• [Aim of the exercise]:
Rewrite every row below with "Depth map" replaced by "Bathymetric map", keeping all other text the same, and leave the pictures out.
== Segment start ==
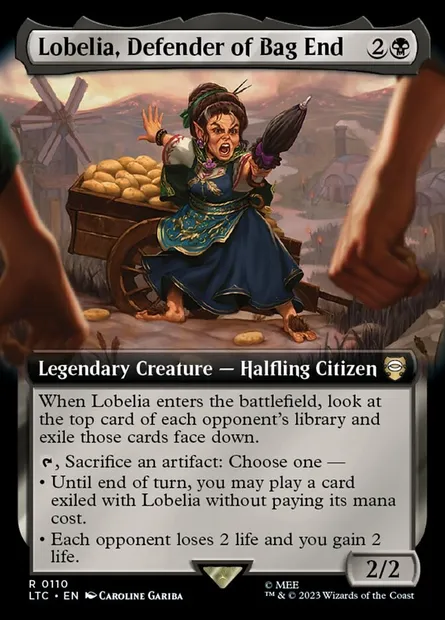 Lobelia, Defender of Bag End, Magic card LTC 110 — Tales of Middle-earth Commander set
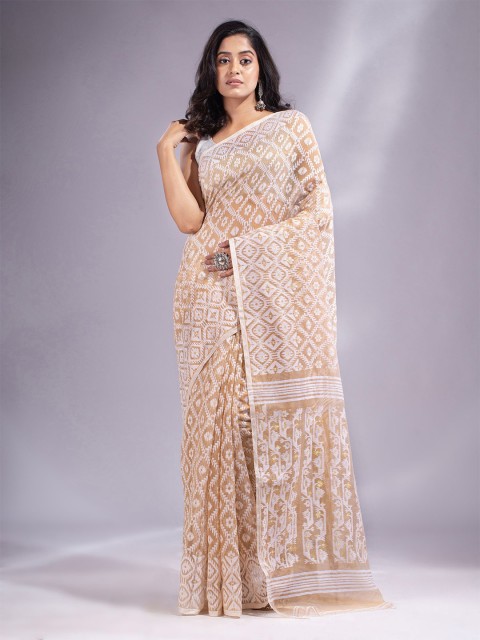 

Charukriti White & Brown Woven Design Silk Cotton Jamdani Saree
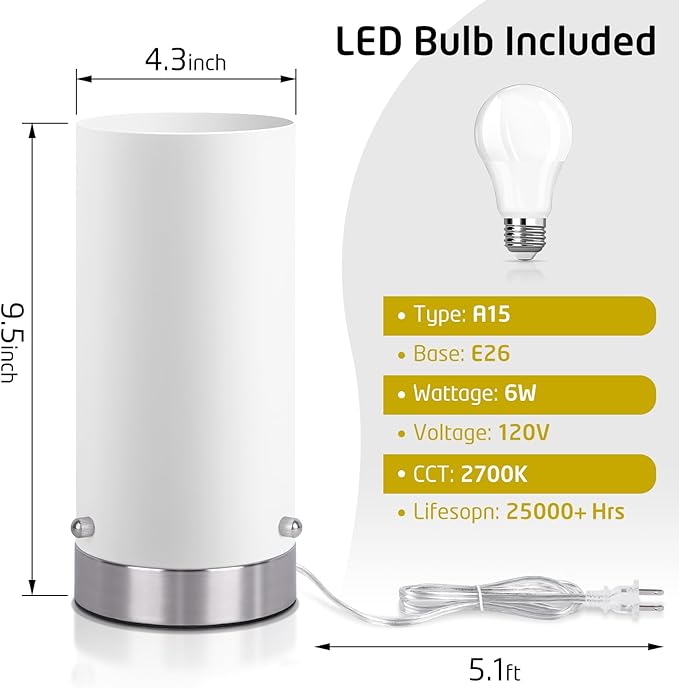 Bedside Table Lamp for Bedroom, 3 Way Dimmable Touch Control Table Lamps for Nightstand, Modern Desk Lamp with Glass Lamp Shape, 2700K 6W Bulb Included(Nickel).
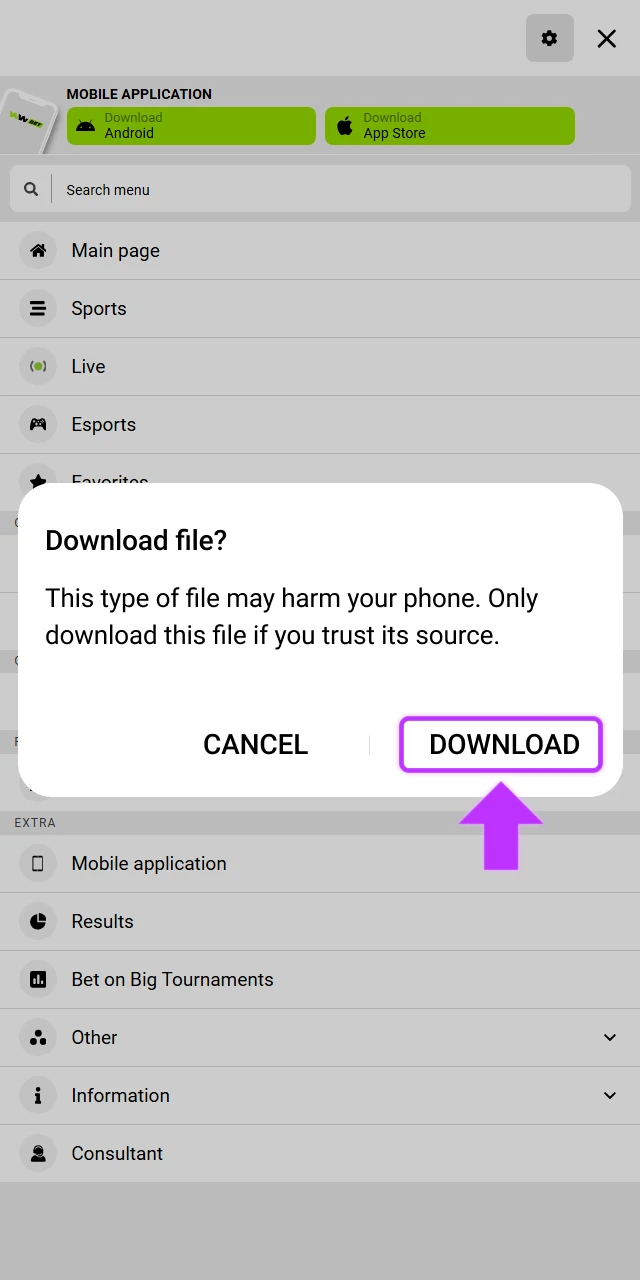Allow the browser notification and save the WinWin APK file to your mobile device storage.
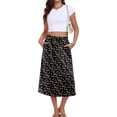 thumbnail image 3 of Asklazy Womens Flowy A-Line Long Skirt Pleated Elastic High Waist Drawstring Skirts with Pockets,Mother's Day,Black Flower,2XL, 3 of 9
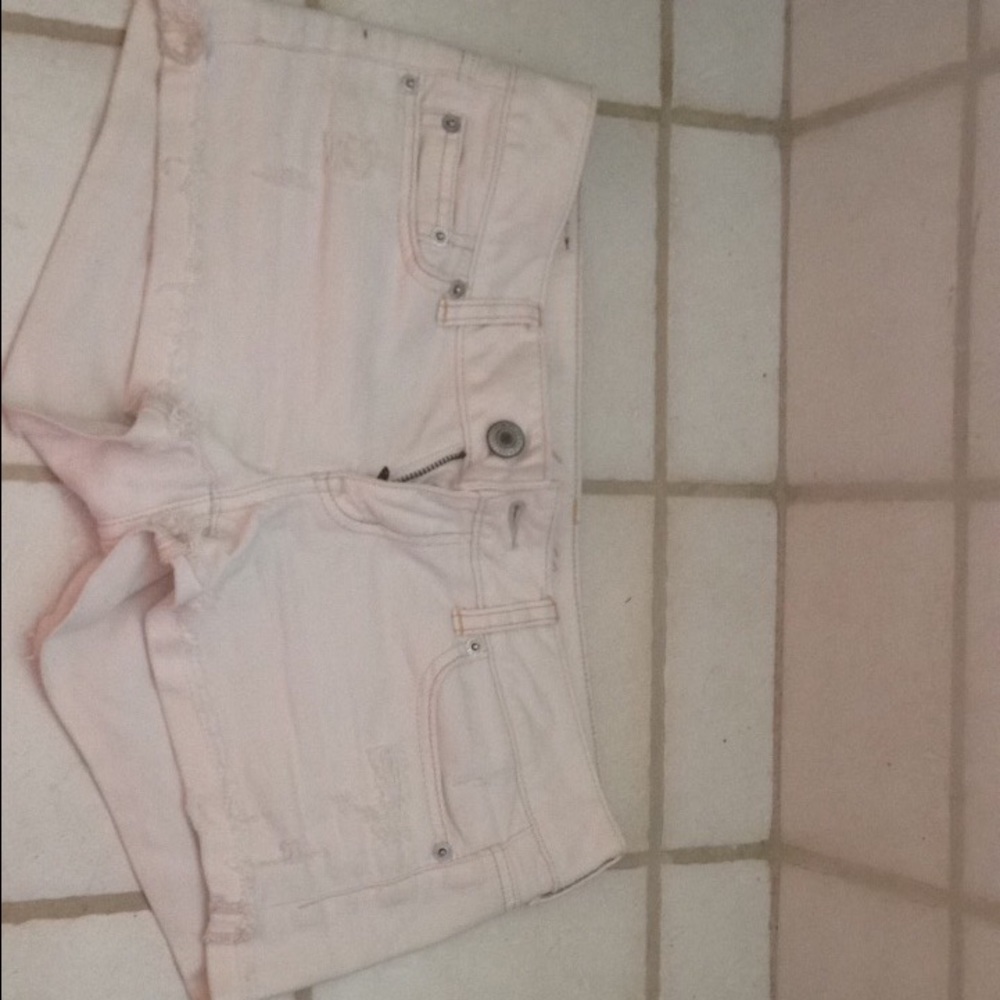 American Eagle White Midi Jean Shorts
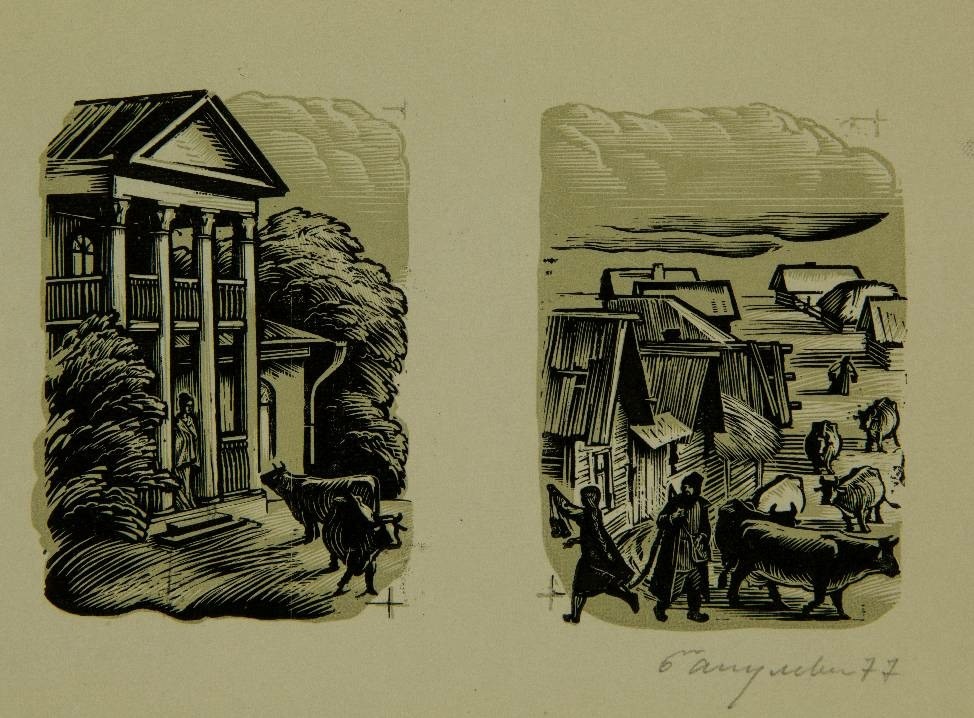 Иллюстрация к повести А.С. Пушкина Барышня-крестьянка. 1977 год. Ксилография. Фото предоставлено Республиканским музеем ИЗО.jpg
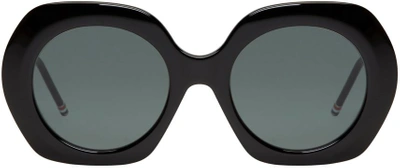 Shop Thom Browne Black Oversized Sunglasses In Black/dark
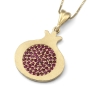 Polished 14K Yellow Gold Pomegranate Pendant Necklace With Ruby Stones - 2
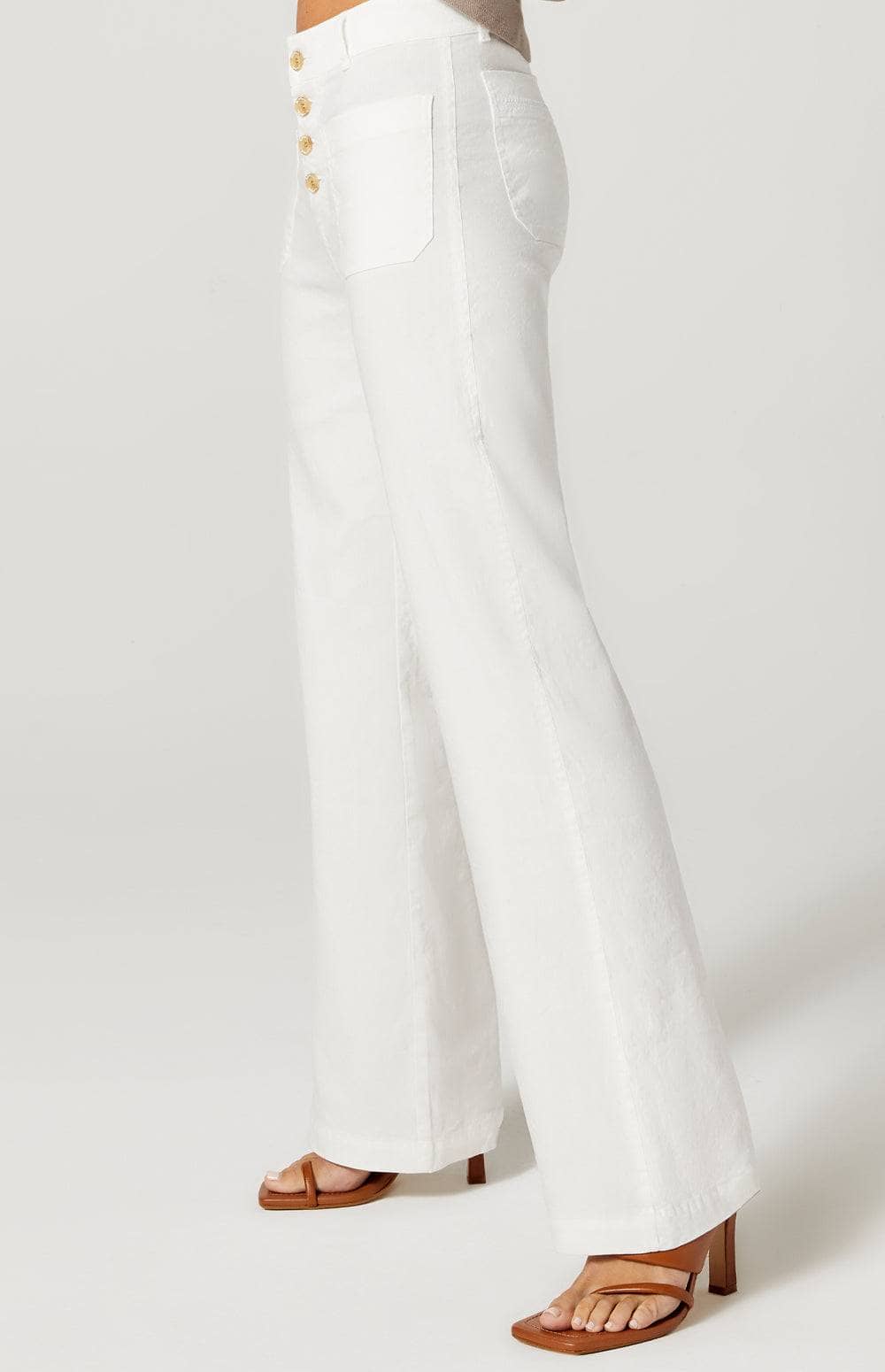 Phoebe Flare Leg Pant by Alp N Rock, Women's Ivory Linen Pants with Flare Leg and Button Front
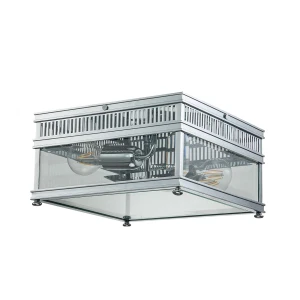 Plafon kwadratowy chromowany szklany 30cm HOLBORN-F-PC z serii HOLBORN - Elstead Lighting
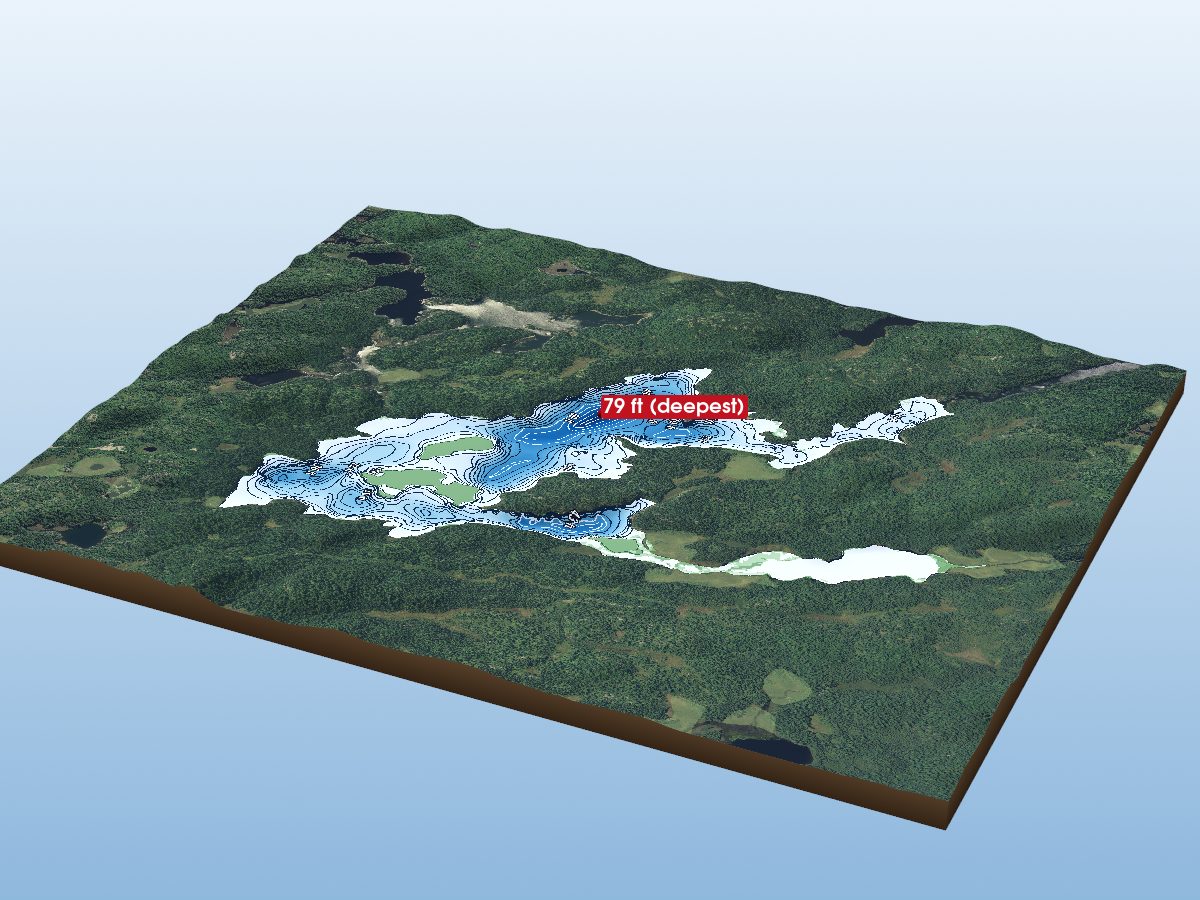 Depth map of Michaud Lake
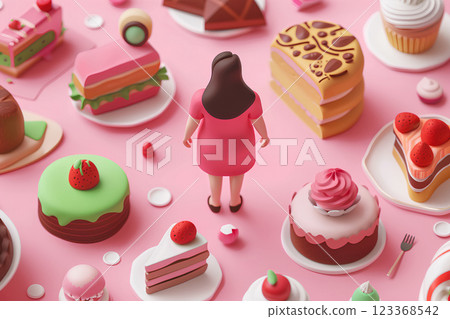 A fat girl with lots of sweets 123368542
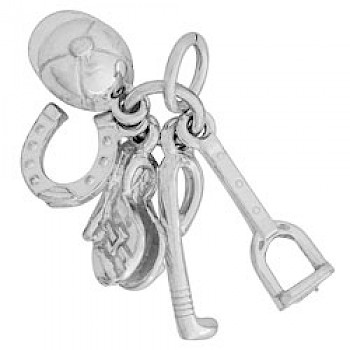 Silver 4 Piece Equestrian Charm - R3092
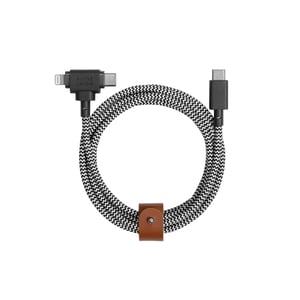 Native Union Belt Cable Duo kabel USB 1,5 m USB C USB C/Lightning 60 W Czarny, Biały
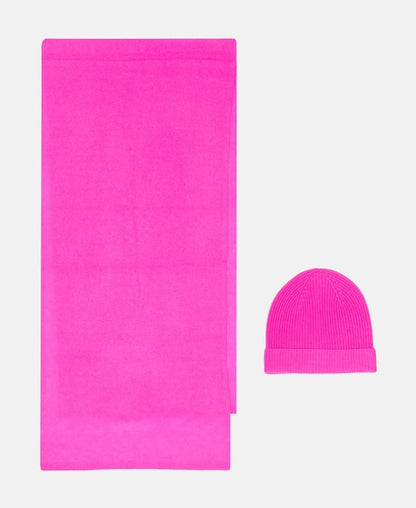 Kaschmir-Set aus Mütze und Schal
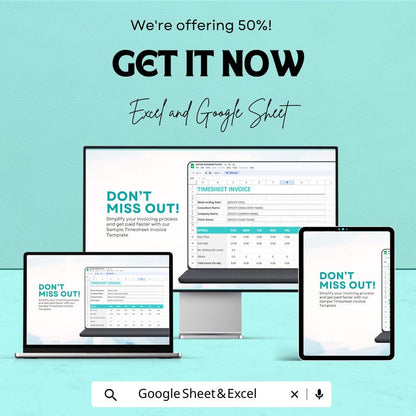 Sample Timesheet Invoice Sheet - Customizable Template for Freelancers, Excel & Google Sheets, Track Billable Hours and Payments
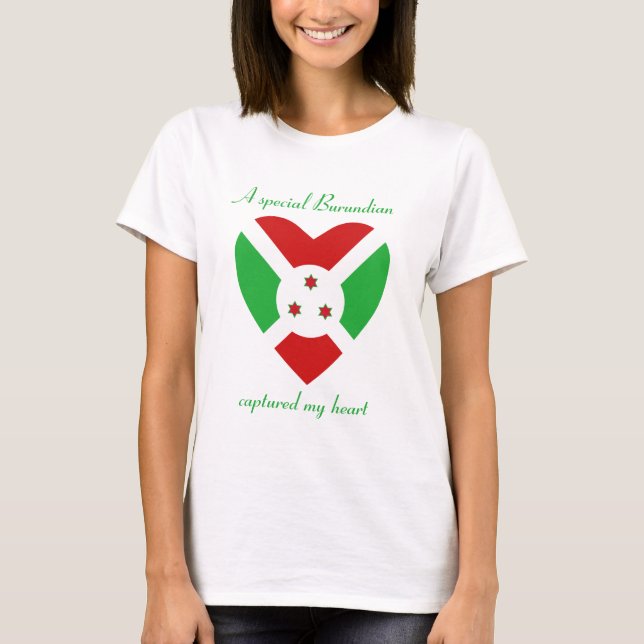 Camiseta Querida da Bandeira do Burundi (Frente)
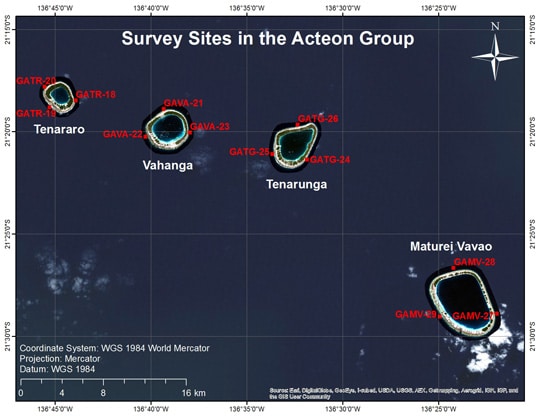 Acteon Surveys: Sites around four islands in the Acteon Group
== Segment end ==
• [Worked solution]:
 Lobelia, Defender of Bag End, Magic card LTC 110 — Tales of Middle-earth Commander set

Charukriti White & Brown Woven Design Silk Cotton Jamdani Saree
 Bedside Table Lamp for Bedroom, 3 Way Dimmable Touch Control Table Lamps for Nightstand, Modern Desk Lamp with Glass Lamp Shape, 2700K 6W Bulb Included(Nickel).
Allow the browser notification and save the WinWin APK file to your mobile device storage.
 thumbnail image 3 of Asklazy Womens Flowy A-Line Long Skirt Pleated Elastic High Waist Drawstring Skirts with Pockets,Mother's Day,Black Flower,2XL, 3 of 9
 American Eagle White Midi Jean Shorts
 Иллюстрация к повести А.С. Пушкина Барышня-крестьянка. 1977 год. Ксилография. Фото предоставлено Республиканским музеем ИЗО.jpg
 Shop Thom Browne Black Oversized Sunglasses In Black/dark
 Polished 14K Yellow Gold Pomegranate Pendant Necklace With Ruby Stones - 2
 Phoebe Flare Leg Pant by Alp N Rock, Women's Ivory Linen Pants with Flare Leg and Button Front
 Plafon kwadratowy chromowany szklany 30cm HOLBORN-F-PC z serii HOLBORN - Elstead Lighting
 Bathymetric map of Michaud Lake
 A fat girl with lots of sweets 123368542
 Silver 4 Piece Equestrian Charm - R3092
 Native Union Belt Cable Duo kabel USB 1,5 m USB C USB C/Lightning 60 W Czarny, Biały
 Kaschmir-Set aus Mütze und Schal
 Sample Timesheet Invoice Sheet - Customizable Template for Freelancers, Excel & Google Sheets, Track Billable Hours and Payments
 Camiseta Querida da Bandeira do Burundi (Frente)
 Acteon Surveys: Sites around four islands in the Acteon Group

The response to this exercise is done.